What is being asked
Produce an exact copy of all the records.

Items from a dataset:
--- START ---

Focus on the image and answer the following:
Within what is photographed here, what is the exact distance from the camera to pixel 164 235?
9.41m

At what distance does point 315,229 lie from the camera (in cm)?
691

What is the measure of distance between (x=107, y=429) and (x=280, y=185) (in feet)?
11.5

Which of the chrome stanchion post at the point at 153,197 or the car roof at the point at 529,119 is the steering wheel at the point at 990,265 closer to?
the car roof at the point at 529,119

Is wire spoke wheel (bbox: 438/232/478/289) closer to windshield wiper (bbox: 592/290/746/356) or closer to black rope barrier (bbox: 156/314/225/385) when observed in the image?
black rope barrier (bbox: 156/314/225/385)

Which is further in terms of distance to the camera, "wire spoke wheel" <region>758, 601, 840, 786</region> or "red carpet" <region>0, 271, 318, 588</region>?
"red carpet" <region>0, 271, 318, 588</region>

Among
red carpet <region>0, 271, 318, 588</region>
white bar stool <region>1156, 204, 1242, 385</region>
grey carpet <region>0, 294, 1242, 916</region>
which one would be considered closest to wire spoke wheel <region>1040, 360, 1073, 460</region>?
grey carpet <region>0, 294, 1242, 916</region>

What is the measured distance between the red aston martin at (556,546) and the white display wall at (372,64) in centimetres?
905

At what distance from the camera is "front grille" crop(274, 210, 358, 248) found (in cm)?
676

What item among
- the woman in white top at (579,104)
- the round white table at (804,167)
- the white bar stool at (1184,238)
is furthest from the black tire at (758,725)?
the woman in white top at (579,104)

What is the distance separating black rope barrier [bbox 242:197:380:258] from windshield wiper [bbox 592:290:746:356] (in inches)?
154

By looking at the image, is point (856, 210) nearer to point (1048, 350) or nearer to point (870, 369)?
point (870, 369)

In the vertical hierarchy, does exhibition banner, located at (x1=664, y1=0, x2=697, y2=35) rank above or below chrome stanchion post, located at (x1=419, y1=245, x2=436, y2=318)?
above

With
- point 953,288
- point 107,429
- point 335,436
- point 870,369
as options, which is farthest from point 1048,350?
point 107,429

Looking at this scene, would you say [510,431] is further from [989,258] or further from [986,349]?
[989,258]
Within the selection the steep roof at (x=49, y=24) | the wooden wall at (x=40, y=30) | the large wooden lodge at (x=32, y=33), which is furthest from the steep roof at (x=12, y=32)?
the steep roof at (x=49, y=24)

--- END ---

Exercise output
Focus on the image and answer the following:
Within what is photographed here, what is the exact distance from the camera to pixel 164 235?
9.41m

At what distance does point 315,229 lie from the camera (in cm)?
691

What is the measure of distance between (x=107, y=429) and (x=280, y=185) (in feet)?
11.5

Which of the chrome stanchion post at the point at 153,197 or the car roof at the point at 529,119 is the steering wheel at the point at 990,265 closer to?
the car roof at the point at 529,119

Is wire spoke wheel (bbox: 438/232/478/289) closer to windshield wiper (bbox: 592/290/746/356) or closer to black rope barrier (bbox: 156/314/225/385) when observed in the image?
black rope barrier (bbox: 156/314/225/385)

Which is further in terms of distance to the camera, "wire spoke wheel" <region>758, 601, 840, 786</region> or "red carpet" <region>0, 271, 318, 588</region>?
"red carpet" <region>0, 271, 318, 588</region>

Among
red carpet <region>0, 271, 318, 588</region>
white bar stool <region>1156, 204, 1242, 385</region>
grey carpet <region>0, 294, 1242, 916</region>
which one would be considered closest to wire spoke wheel <region>1040, 360, 1073, 460</region>?
grey carpet <region>0, 294, 1242, 916</region>

What is the measured distance between the red aston martin at (556,546) and the white display wall at (372,64) in centimetres?
905

At what distance from the camera is "front grille" crop(274, 210, 358, 248) found (in cm)?
676

What item among
- the woman in white top at (579,104)
- the round white table at (804,167)
- the white bar stool at (1184,238)
is furthest from the black tire at (758,725)?
the woman in white top at (579,104)

What is the distance separating black rope barrier [bbox 242:197:380:258] from windshield wiper [bbox 592:290:746:356] (in inches)?
154

By looking at the image, is point (856, 210) nearer to point (1048, 350) or nearer to point (870, 369)?
point (870, 369)

In the vertical hierarchy, does exhibition banner, located at (x1=664, y1=0, x2=697, y2=35) rank above or below chrome stanchion post, located at (x1=419, y1=245, x2=436, y2=318)?
above

With
- point 953,288
- point 107,429
- point 335,436
- point 870,369
as options, which is farthest from point 1048,350?
point 107,429

Looking at this scene, would you say [510,431] is further from [989,258] or further from [986,349]?
[989,258]
Within the selection the steep roof at (x=49, y=24) | the wooden wall at (x=40, y=30) | the large wooden lodge at (x=32, y=33), which is furthest from the steep roof at (x=12, y=32)?
the steep roof at (x=49, y=24)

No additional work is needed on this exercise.